Besides adjusting the left margin so that the marker is outdented from the paragraph text, autoformat renumbers each numbered point sequentially (using the first number as its starting point). For example, given the following text:

        You're wrong for the following reasons:
                1. I'm right.
                1.a. I'm *always* right
                1. Even if you were right, you have the order
        wrong.
                1.x. You suggested:
                        > D. Analyze the problem carefully
                        > C. Design the algorithm appropriately
                        > A. Code solution systematically
                        > E. Test thoroughly
                        > B. Ship eventually
                1.n. The proper sequence is:
                        A. Code solution expediently
                        B. Ship immediately
                        E. Test sporadically (charge user for
        maintenance)
                        F. Release "upgrade" periodically (charge 
        user again)

autoformat {all => 1} produces:

        You're wrong for the following reasons:
                1. I'm right.
                1.a. I'm *always* right
                2. Even if you were right, you have the
                   order wrong.
                2.a. You suggested:
                        > D. Analyze the problem carefully
                        > C. Design the algorithm
                        >    appropriately
                        > A. Code solution systematically
                        > E. Test thoroughly
                        > B. Ship eventually
                2.b. The proper sequence is:
                        A. Code solution expediently
                        B. Ship immediately
                        C. Test sporadically (charge user 
                           for maintenance)
                        D. Release "upgrade" periodically
                           (charge user again)
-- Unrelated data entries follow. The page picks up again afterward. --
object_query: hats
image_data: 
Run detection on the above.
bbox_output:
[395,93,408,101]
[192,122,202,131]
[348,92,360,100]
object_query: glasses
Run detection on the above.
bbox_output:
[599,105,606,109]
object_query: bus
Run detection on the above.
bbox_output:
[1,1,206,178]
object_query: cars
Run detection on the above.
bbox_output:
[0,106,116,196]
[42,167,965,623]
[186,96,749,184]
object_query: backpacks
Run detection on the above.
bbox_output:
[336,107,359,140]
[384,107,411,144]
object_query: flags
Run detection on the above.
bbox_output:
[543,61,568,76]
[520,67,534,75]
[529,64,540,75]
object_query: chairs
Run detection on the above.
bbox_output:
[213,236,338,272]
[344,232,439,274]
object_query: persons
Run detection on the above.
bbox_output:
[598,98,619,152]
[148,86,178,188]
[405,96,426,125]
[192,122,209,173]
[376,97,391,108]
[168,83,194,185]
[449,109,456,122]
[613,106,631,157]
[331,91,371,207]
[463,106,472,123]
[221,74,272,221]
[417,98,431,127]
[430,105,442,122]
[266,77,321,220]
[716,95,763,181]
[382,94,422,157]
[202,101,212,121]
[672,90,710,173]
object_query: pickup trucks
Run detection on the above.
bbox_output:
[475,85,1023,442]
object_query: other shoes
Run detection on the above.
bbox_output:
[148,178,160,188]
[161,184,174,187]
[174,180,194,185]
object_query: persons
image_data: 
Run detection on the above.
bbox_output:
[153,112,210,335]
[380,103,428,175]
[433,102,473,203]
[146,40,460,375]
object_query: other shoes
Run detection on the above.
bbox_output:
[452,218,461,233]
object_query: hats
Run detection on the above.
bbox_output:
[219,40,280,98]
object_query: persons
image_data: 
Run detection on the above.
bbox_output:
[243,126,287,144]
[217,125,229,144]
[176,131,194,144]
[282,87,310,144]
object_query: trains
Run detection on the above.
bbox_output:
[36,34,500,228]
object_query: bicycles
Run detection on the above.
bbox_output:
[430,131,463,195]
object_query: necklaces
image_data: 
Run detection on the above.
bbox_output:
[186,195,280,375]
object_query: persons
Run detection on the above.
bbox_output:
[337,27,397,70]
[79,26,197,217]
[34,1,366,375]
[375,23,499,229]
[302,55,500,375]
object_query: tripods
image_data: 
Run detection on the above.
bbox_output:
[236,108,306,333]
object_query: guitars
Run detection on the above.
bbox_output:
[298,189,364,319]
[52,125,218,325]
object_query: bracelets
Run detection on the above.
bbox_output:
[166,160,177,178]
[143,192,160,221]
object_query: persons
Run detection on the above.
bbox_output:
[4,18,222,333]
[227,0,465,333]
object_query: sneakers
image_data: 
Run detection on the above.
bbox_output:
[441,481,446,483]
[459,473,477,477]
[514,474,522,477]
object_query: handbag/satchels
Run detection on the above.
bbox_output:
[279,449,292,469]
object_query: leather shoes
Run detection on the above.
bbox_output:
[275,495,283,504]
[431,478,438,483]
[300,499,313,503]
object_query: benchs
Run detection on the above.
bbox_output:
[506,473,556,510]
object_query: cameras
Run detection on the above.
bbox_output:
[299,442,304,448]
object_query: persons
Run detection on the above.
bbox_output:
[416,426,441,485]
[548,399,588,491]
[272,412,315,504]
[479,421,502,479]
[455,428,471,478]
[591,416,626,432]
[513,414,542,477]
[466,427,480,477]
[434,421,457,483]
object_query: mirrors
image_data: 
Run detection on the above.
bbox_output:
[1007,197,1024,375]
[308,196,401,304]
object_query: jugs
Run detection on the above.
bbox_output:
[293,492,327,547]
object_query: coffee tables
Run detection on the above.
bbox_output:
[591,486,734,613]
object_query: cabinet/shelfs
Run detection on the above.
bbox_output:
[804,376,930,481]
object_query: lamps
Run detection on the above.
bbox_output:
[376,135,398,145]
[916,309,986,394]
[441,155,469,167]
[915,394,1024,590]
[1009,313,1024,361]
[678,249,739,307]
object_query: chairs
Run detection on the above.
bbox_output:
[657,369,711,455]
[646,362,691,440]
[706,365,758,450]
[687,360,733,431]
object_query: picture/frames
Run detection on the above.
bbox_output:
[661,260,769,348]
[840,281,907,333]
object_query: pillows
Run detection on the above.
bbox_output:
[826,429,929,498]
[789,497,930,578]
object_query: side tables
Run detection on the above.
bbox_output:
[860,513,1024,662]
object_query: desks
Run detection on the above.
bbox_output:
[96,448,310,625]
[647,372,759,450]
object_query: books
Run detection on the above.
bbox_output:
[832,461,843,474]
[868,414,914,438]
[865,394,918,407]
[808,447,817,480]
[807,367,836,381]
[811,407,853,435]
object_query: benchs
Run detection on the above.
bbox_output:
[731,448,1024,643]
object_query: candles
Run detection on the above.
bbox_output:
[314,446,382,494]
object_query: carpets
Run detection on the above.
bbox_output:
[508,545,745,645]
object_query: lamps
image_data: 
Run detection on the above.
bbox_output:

Notice that autoformat got the hierarchical ordering correct, and that it didn't renumber the quoted list, even though it reflowed the text within the quoted section. That makes sense, since renumbering the quoted list might change its meaning in a way that reformatting wouldn't.

The autoformat suroutine also handles renumbering of lists marked with Roman numerals. For example, the list:

   Examples of the five declensions are:
           i. terra, terra, terram, terrae, terrae, 
   terra
           v. modus, mode, modum, modi, modo, modo
           x. nomen, nomen, nomen, nominis, nomini,
   nomine
           ix. portus, portus, portum, portus, portui,
   portu
           mmmclxiv. dies, dies, diem, diei, diei, die

would be reformatted thus:

   Examples of the five declensions are:
             i.	terra, terra, terram, terrae,
            	terrae, terra
            ii.	modus, mode, modum, modi,
               	modo, modo
           iii.	nomen, nomen, nomen, nominis,
              	nomini, nomine
            iv.	portus, portus, portum, portus,
              	portui, portu
             v.	dies, dies, diem, diei, diei,
               	die

autoformat is even smart enough to right-justify the numbers, so as to align the paragraph bodies cleanly.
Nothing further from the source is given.